What needs to be done: Put the records, from the first line through the line containing "Photo of Bathroom in Lesparrou", into a Markdown table with the columns Row and Text, numbering each row and skipping blank lines. Leave the pictures out of the answer.

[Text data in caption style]
◆ ◆ ◆

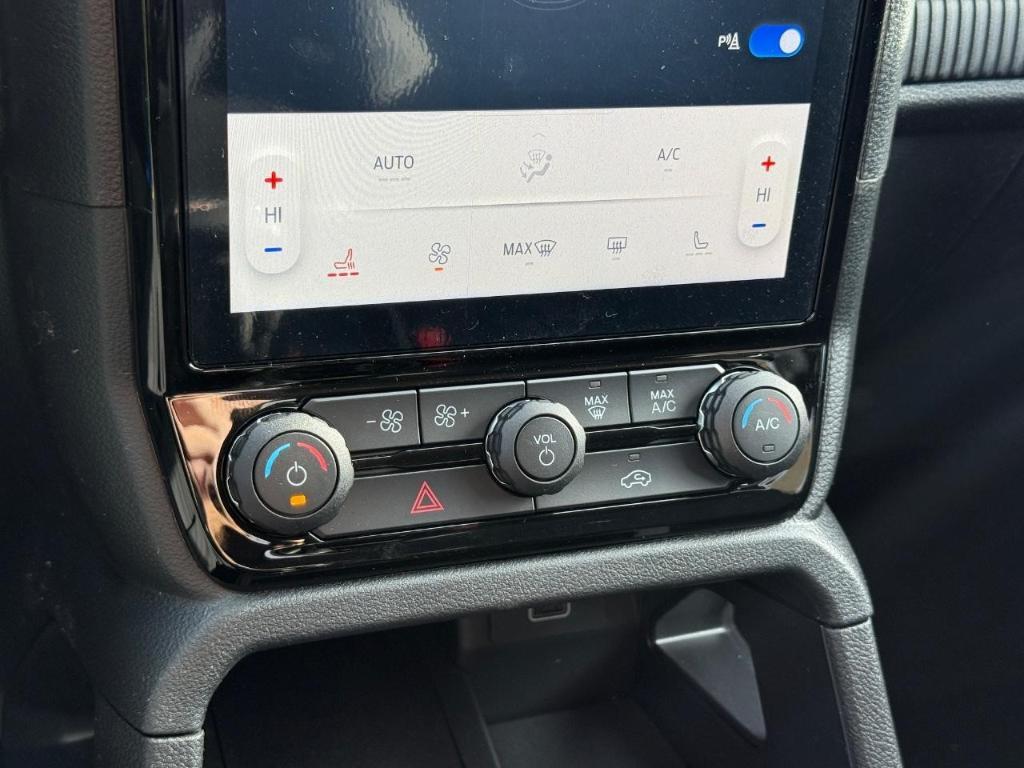 new 2025 Ford Ranger car, priced at $40,739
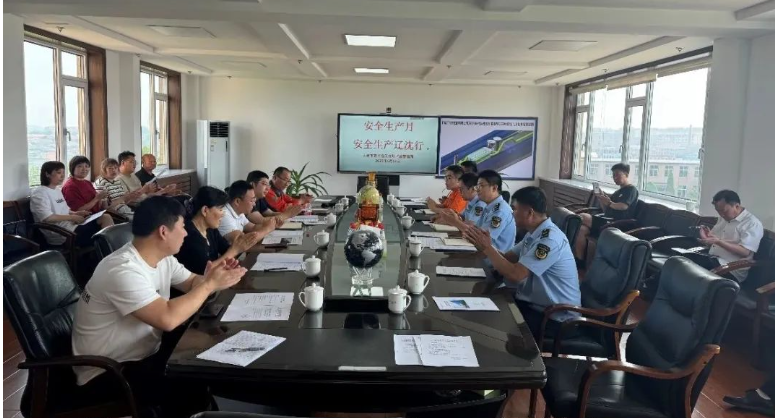 区市场监督管理局在我公司召开特种设备安全工作现场会
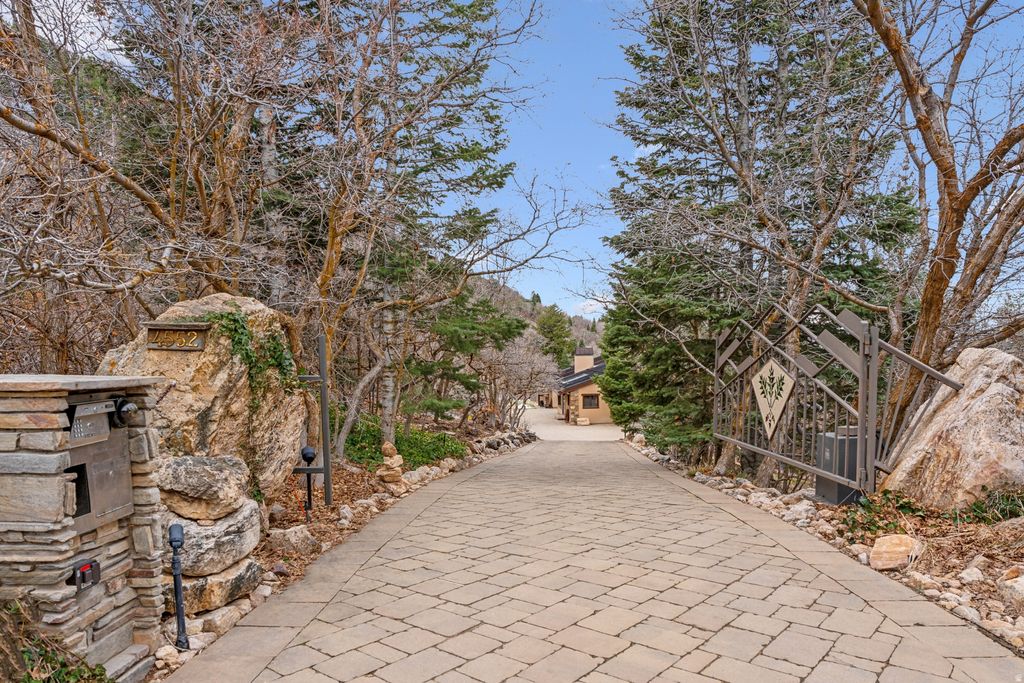 Photo of 4552 S ZARAHEMLA DR E, Millcreek, UT 84124 (MLS # 2152913)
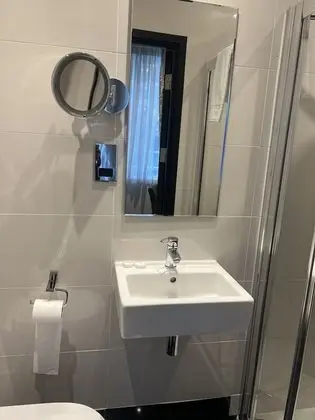 City Tek Büyük Yataklı Oda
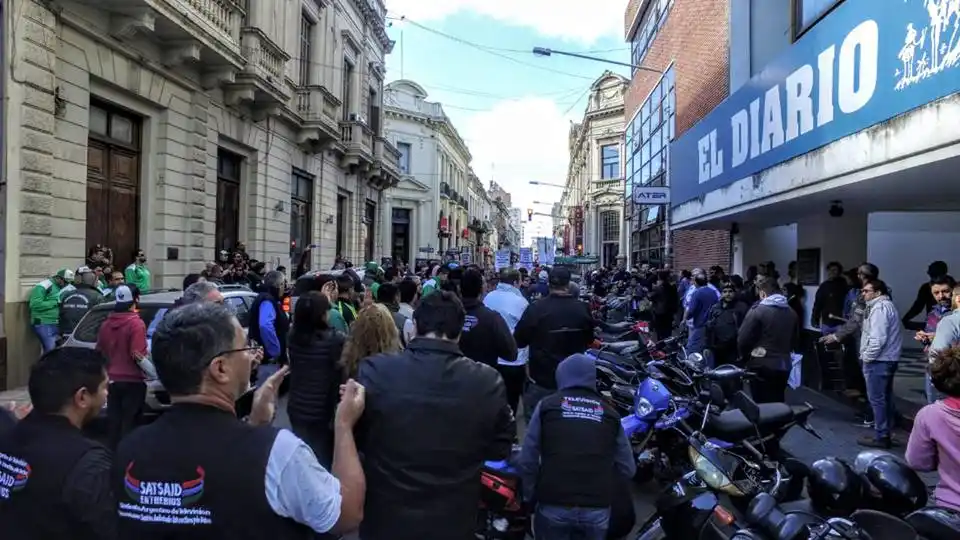 Trabajo convocó a propietarios de El Diario ante los nuevos despidos y la deuda impaga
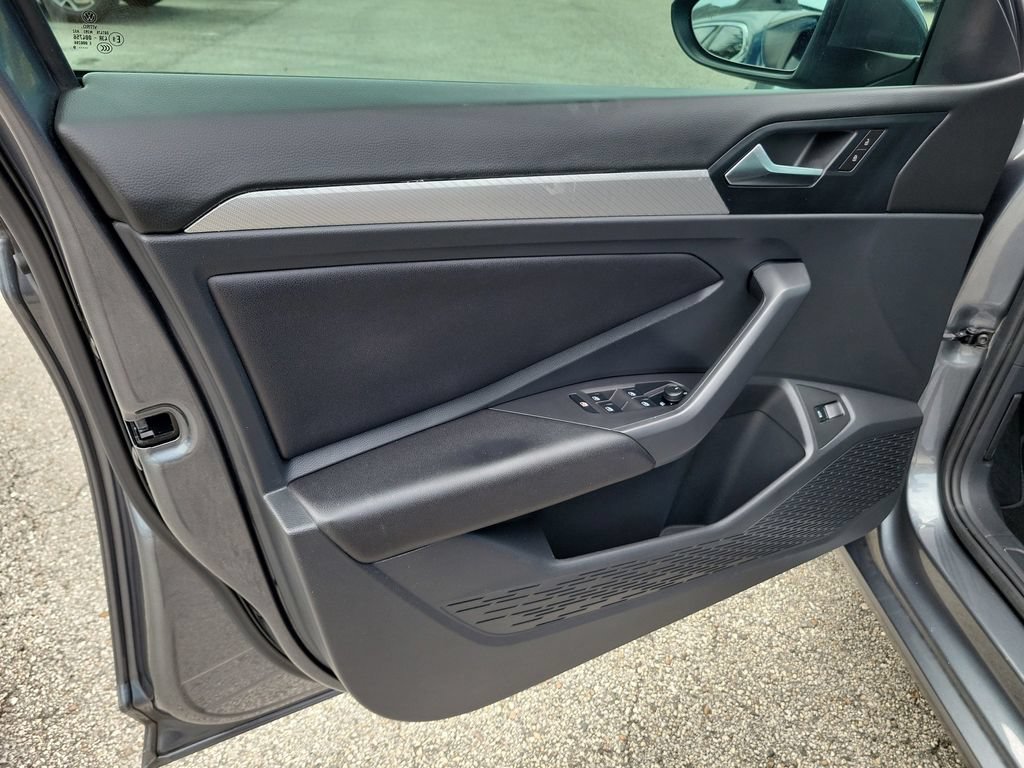 Used 2019 Volkswagen Jetta SE w/ Cold Weather Package FWD image 19
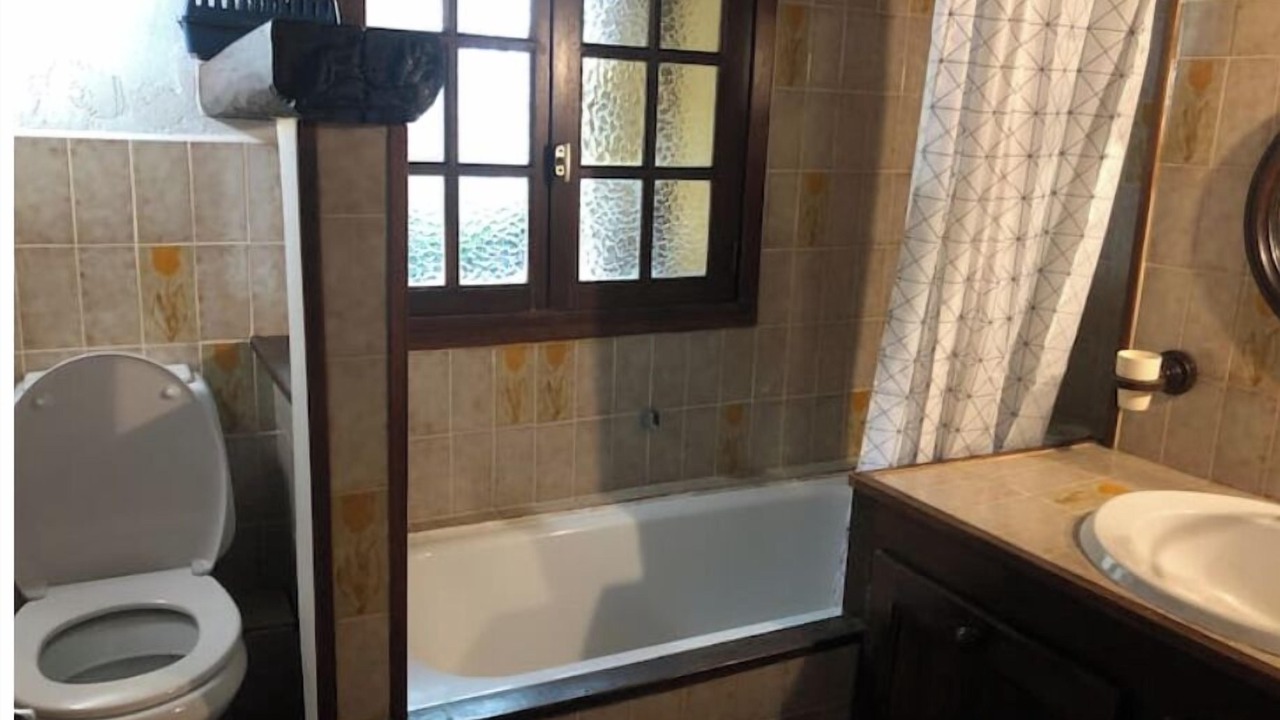 Photo of Bathroom in Lesparrou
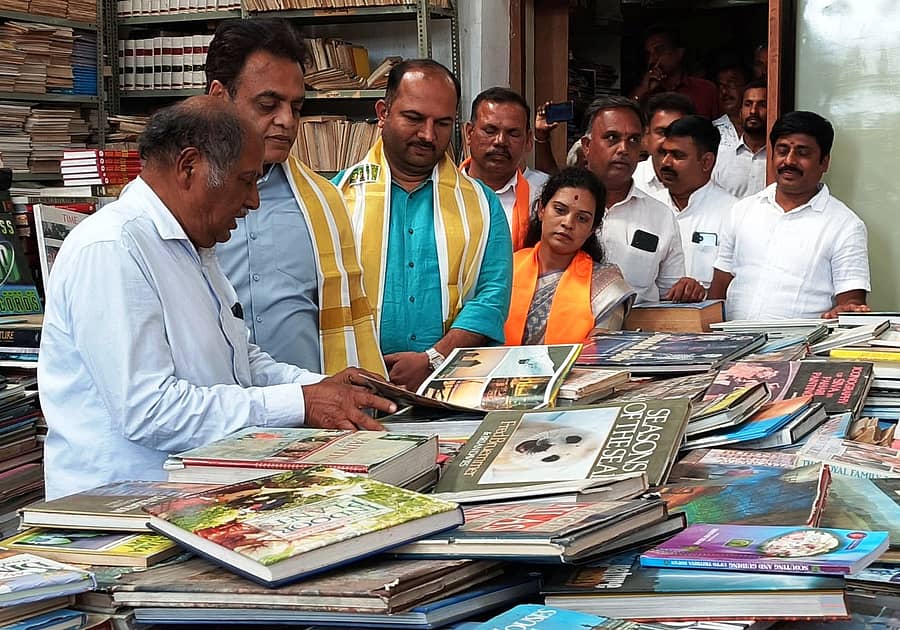 ಪಾಂಡವಪುರ ತಾಲ್ಲೂಕಿನ ಹರಳಹಳ್ಳಿಯಲ್ಲಿರುವ ಅಂಕೇಗೌಡರ ಪುಸ್ತಕದ ಮನೆಗೆ ಮಾಜಿ ಡಿಸಿಎಂ ಅಶ್ವತ್ಥ್ ನಾರಾಯಣಗೌಡ ಭೇಟಿನೀಡಿ ಪುಸ್ತಕಗಳನ್ನು ವೀಕ್ಷಿಸಿದರು.  ಎಂ.ಅಂಕೇಗೌಡ, ಬಿಜೆಪಿ ಜಿಲ್ಲಾಧ್ಯಕ್ಷ ಡಾ.ಎನ್.ಎಸ್.ಇಂದ್ರೇಶ್ ಇದ್ದಾರೆ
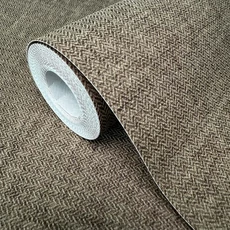 Kép 5/7 - Sketchtwenty3 Apró halszálkás barna vlies tapéta Ayora Truffle 53 cm X 10 m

◆ ◆ ◆

Answer box:
| Row | Text |
|---|---|
| 1 |  new 2025 Ford Ranger car, priced at $40,739 |
| 2 |  区市场监督管理局在我公司召开特种设备安全工作现场会 |
| 3 |  Photo of 4552 S ZARAHEMLA DR E, Millcreek, UT 84124 (MLS # 2152913) |
| 4 |  City Tek Büyük Yataklı Oda |
| 5 |  Trabajo convocó a propietarios de El Diario ante los nuevos despidos y la deuda impaga |
| 6 |  Used 2019 Volkswagen Jetta SE w/ Cold Weather Package FWD image 19 |
| 7 |  Photo of Bathroom in Lesparrou |